As referred to in the Todd and Biol publication referred to above, it has been suggested that "a feature of ageing is the progressive insolubilization of collagen through cross-linking and aggregation to produce a form of the protein more resistant to chemical attack, less able to retain moisture and more rigid in structure. The most obvious manifestation of these changes is the development of dry, wrinkled skin that has lost its inherent elasticity. One piece of evidence used to substantiate this theory is the frequent observation that the ratio of soluble to insoluble collagen is greater in young than in older animals--as demonstrated by the greater proportion of the total collagen of skin that is readily extracted."
It has also been suggested that cosmetic application of soluble collagen preparations supplies the skin with soluble collagen and induces formation of new fibrils, thus arresting the loss of natural soluble collagen and compensating for its loss.
The Todd and Biol publication further points out, however, that it is also difficult to visualize how soluble collagen cosmetic treatment could lead to absorption of soluble collagen for fibrillogenesis. "The molecular parameters of the tropocollagen macromolecule in solution have been deduced as about 3000A by 16A with a weight average molecular weight of about 300,000 and this alone must preclude skin penetration and absorption of the protein in an undenatured state."
It is suggested that the major function of soluble collagen in cosmetic preparations is as a highly efficient natural agent for the retention and enhancement of skin moisture.
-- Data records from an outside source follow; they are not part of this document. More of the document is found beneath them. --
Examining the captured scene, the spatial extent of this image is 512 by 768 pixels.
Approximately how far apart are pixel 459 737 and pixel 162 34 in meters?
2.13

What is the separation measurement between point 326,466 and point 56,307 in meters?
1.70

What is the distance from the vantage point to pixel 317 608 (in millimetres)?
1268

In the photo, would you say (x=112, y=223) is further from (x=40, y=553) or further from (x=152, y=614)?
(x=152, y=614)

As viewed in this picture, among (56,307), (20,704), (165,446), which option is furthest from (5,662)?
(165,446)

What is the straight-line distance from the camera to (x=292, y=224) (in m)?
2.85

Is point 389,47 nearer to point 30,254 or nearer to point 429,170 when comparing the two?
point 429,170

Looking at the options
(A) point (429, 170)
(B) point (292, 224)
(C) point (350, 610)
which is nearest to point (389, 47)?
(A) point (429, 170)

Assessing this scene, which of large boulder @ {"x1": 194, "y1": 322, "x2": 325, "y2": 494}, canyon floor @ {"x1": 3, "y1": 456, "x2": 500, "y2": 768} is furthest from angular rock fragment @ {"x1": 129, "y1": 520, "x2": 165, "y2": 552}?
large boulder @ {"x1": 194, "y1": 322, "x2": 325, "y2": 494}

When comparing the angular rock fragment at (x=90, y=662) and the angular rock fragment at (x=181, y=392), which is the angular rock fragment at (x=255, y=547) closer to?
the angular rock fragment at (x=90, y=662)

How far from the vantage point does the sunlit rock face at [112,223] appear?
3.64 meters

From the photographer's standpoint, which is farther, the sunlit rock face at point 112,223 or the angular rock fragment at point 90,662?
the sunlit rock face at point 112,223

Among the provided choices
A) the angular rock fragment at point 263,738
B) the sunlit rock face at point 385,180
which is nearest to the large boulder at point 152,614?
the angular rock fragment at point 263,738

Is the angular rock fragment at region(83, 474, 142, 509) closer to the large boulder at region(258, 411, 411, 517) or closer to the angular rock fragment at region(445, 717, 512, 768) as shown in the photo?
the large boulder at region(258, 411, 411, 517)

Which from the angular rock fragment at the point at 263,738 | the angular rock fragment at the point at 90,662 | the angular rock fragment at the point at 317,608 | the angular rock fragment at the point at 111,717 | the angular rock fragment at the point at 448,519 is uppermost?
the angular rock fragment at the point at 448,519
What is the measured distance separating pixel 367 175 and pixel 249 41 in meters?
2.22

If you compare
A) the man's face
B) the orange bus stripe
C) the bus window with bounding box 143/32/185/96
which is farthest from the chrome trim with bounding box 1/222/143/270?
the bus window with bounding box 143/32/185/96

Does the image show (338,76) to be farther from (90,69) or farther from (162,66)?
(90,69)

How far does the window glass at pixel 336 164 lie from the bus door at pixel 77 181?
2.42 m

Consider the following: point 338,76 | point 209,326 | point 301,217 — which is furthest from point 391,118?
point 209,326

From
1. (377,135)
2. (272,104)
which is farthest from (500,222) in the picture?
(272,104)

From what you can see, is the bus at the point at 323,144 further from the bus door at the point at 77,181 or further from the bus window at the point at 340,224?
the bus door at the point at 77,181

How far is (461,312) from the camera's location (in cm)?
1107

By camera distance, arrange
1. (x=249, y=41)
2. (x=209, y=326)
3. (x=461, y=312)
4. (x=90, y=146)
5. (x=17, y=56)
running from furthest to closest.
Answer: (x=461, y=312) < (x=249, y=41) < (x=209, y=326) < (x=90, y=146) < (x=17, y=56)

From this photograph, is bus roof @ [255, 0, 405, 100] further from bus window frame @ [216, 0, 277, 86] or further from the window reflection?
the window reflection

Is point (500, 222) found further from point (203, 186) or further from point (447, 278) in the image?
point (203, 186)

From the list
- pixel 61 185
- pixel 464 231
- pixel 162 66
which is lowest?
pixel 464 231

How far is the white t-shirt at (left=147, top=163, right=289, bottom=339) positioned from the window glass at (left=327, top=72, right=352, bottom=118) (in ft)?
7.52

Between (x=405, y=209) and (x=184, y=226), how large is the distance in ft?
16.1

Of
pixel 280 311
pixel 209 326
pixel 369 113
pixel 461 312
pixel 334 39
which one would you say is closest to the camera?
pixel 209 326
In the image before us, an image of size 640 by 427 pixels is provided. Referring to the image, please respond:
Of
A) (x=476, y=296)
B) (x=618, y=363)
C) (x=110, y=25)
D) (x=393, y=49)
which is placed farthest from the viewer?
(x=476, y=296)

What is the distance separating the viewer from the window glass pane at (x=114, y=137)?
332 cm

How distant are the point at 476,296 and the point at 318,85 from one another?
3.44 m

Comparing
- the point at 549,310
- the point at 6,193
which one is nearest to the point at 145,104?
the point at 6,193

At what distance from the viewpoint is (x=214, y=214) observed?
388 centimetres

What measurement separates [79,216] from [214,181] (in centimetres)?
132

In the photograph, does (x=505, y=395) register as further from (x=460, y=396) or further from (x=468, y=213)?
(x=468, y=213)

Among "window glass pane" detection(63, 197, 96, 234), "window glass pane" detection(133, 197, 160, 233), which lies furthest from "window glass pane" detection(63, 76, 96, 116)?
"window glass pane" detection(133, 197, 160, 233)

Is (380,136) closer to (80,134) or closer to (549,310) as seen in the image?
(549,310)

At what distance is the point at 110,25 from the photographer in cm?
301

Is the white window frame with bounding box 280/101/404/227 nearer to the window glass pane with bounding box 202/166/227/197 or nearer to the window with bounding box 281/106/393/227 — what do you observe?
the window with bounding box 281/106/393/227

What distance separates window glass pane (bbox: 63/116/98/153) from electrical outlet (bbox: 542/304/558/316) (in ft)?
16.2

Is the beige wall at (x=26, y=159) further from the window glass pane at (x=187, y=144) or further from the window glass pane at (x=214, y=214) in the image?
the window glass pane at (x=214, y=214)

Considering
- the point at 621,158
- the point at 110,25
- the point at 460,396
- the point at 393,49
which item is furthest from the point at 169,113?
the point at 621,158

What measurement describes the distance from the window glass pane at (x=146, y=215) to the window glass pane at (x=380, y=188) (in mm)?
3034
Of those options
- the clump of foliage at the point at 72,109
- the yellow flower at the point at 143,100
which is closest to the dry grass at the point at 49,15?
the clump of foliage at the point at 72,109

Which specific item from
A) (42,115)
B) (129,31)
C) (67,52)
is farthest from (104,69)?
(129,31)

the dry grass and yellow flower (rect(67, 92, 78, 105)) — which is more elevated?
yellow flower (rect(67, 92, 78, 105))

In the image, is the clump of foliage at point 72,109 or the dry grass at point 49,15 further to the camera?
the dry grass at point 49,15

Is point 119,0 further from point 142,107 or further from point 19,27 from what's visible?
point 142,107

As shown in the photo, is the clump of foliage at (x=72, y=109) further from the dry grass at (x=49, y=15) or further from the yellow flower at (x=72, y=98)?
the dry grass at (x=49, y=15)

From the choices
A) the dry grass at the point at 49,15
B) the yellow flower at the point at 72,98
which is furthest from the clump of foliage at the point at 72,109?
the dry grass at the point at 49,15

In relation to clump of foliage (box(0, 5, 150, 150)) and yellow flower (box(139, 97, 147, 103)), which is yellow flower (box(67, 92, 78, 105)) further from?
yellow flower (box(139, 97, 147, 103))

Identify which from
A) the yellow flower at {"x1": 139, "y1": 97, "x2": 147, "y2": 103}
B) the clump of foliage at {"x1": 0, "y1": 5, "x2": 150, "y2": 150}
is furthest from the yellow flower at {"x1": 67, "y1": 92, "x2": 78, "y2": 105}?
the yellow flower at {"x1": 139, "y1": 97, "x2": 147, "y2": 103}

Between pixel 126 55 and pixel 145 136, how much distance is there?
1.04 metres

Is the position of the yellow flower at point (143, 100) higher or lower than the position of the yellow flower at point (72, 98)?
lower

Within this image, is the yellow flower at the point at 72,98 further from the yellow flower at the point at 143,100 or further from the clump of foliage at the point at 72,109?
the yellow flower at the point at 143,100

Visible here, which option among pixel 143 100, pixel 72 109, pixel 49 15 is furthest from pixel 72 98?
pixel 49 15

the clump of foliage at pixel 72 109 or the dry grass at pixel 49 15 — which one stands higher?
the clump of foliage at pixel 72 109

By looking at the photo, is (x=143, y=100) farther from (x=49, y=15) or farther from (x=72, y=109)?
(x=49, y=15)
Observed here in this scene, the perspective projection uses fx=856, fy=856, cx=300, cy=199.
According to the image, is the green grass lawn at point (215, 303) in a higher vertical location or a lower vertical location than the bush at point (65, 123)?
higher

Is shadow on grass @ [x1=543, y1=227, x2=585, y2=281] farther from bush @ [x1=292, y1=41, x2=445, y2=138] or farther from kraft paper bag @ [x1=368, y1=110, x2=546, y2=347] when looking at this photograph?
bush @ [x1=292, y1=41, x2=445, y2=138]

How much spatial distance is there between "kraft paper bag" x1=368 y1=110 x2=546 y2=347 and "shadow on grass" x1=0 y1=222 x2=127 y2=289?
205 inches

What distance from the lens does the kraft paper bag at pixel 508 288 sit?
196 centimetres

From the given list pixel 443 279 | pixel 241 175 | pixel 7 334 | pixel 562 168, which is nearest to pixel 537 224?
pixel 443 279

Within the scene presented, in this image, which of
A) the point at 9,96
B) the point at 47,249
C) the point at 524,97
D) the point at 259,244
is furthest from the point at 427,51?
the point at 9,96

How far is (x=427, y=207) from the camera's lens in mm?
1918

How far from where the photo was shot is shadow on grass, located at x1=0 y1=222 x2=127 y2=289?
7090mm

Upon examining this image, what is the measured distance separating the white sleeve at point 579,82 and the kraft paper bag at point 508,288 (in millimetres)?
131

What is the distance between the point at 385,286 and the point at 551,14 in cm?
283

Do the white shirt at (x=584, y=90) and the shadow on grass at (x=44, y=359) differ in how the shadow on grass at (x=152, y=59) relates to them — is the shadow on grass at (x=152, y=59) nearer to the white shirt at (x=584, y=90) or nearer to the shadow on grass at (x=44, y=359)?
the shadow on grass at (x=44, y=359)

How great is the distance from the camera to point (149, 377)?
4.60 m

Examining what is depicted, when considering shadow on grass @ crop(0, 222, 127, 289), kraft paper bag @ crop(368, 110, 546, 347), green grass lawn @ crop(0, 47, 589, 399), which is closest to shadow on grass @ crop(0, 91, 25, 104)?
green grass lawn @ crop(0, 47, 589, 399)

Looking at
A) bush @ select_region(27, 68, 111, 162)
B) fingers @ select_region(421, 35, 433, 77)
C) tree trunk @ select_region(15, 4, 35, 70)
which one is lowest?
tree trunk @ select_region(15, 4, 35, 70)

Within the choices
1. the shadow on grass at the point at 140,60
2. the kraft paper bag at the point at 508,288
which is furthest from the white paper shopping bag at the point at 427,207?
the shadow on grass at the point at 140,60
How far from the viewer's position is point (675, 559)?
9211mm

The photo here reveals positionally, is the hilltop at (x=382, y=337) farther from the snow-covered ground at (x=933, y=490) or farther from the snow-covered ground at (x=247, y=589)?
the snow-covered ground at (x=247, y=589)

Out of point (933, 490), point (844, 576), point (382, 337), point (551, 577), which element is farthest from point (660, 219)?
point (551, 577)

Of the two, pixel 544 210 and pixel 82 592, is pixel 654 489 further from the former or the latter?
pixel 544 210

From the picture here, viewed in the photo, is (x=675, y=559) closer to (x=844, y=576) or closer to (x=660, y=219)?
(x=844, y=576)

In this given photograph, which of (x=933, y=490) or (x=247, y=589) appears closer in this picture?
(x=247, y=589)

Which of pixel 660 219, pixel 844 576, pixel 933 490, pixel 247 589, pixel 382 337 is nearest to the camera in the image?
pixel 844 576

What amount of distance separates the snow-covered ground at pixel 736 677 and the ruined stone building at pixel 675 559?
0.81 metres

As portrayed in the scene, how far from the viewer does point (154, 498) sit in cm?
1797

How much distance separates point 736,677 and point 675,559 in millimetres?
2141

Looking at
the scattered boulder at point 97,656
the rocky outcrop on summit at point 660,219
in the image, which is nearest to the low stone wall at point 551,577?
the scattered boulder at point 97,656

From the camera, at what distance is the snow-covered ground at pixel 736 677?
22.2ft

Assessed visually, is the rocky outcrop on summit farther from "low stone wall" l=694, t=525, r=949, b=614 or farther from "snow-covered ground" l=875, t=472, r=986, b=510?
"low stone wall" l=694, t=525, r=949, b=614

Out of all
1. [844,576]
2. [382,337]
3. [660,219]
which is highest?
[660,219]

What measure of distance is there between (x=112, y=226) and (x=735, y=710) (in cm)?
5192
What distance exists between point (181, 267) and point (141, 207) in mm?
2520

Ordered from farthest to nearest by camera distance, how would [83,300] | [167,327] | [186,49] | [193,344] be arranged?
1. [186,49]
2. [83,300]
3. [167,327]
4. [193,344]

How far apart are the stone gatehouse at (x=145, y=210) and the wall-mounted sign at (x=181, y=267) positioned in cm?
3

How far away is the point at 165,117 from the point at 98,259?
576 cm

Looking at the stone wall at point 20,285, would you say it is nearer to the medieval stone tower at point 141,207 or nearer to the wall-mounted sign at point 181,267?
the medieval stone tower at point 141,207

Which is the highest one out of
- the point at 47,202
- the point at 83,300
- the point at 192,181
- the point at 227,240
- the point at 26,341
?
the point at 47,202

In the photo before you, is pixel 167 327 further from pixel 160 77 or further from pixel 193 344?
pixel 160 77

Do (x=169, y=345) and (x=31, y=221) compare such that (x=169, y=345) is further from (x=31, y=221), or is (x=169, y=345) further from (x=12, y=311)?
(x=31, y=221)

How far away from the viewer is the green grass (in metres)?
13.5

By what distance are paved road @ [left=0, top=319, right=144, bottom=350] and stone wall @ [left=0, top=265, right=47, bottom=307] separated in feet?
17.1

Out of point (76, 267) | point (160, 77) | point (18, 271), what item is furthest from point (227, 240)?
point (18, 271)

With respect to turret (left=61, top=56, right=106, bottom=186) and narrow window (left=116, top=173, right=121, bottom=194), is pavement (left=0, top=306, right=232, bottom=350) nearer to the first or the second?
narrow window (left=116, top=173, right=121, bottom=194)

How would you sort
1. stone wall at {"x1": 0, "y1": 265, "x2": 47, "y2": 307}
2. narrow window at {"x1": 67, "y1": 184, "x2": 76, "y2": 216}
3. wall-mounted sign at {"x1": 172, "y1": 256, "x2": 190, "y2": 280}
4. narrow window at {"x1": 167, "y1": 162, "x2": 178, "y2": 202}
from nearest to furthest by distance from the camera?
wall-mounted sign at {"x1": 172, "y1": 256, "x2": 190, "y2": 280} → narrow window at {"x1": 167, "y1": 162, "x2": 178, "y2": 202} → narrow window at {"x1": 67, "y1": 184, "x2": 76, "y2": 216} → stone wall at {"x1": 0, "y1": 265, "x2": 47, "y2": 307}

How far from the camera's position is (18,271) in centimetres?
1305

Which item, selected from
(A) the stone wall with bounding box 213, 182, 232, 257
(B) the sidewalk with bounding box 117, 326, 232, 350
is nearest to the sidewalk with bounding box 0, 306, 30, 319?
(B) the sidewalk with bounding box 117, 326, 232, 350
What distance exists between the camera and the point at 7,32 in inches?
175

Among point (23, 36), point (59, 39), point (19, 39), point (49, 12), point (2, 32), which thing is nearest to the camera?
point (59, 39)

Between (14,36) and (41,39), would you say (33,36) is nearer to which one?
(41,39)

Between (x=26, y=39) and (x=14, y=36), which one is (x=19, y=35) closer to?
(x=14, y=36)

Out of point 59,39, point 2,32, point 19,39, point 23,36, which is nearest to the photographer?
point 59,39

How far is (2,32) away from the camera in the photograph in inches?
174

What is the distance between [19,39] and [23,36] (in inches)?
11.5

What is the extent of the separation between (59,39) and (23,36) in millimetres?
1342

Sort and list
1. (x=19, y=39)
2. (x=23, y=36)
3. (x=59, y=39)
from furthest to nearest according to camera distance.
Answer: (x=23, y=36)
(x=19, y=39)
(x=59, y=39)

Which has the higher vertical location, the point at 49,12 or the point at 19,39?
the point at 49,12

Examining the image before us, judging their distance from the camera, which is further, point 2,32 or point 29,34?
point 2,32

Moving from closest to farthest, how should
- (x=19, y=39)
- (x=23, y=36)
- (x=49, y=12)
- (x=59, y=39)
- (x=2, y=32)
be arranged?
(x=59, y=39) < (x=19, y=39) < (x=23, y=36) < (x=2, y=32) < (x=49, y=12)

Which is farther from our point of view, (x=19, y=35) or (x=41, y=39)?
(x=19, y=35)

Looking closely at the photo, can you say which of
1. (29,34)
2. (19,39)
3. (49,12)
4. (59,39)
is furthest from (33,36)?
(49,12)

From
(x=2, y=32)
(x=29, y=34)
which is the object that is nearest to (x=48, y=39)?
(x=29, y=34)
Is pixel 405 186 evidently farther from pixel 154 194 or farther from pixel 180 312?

The foregoing observations would appear to indicate that lower molecular weight collagens obtained by degradation or hydrolysis by native collagens may have some superficial activity in application to the skin.
Studies indicate that the stratum corneum is capable of absorbing and retaining only moisture and that it will not accept lipid or fatty substances. Further, when lipids are removed from the skin but water soluble substances are left in the skin, its ability to hold moisture is impaired. Accordingly, various preparations have been proposed which attempt to restore lipids to the surface of the skin accompanied by hygroscopic materials which attract and hold moisture. The preparations may include soluble collagens to improve surface texture of the skin as long as they remain applied to the surface thereof. Such formulations do not permit any significant penetration of the skin beyond the outermost layers thereof and therefore permit only transitory surface effects. Examples of such formulations are described in U.S. Pat. Nos. 3,548,056 and 4,454,159.
In the study of the structure of the stratum corneum, the dermatologists have used strips of plastic adhesive tape, such as, the well-known "Scotch" brand tape to remove successive layers of the stratum corneum with each piece of tape. This has been verified by staining of the cells removed by each layer followed by histological examination. For most individuals, the stratum corneum comprises aabout 12-18 layers of cells (sometimes considered as 10-20 layers). After this number of layers have been stripped from the same site of stratum corneum, there appears what is known as the "glistening layer" of the epidermis, which is so-called because at this layer tissue fluid starts to ooze out of the living cells.
It is believed that stripping off these layers of the stratum corneum followed by subsequent analyses of single or multiple layers gives a good indication of the degree of permeability of a material into the skin.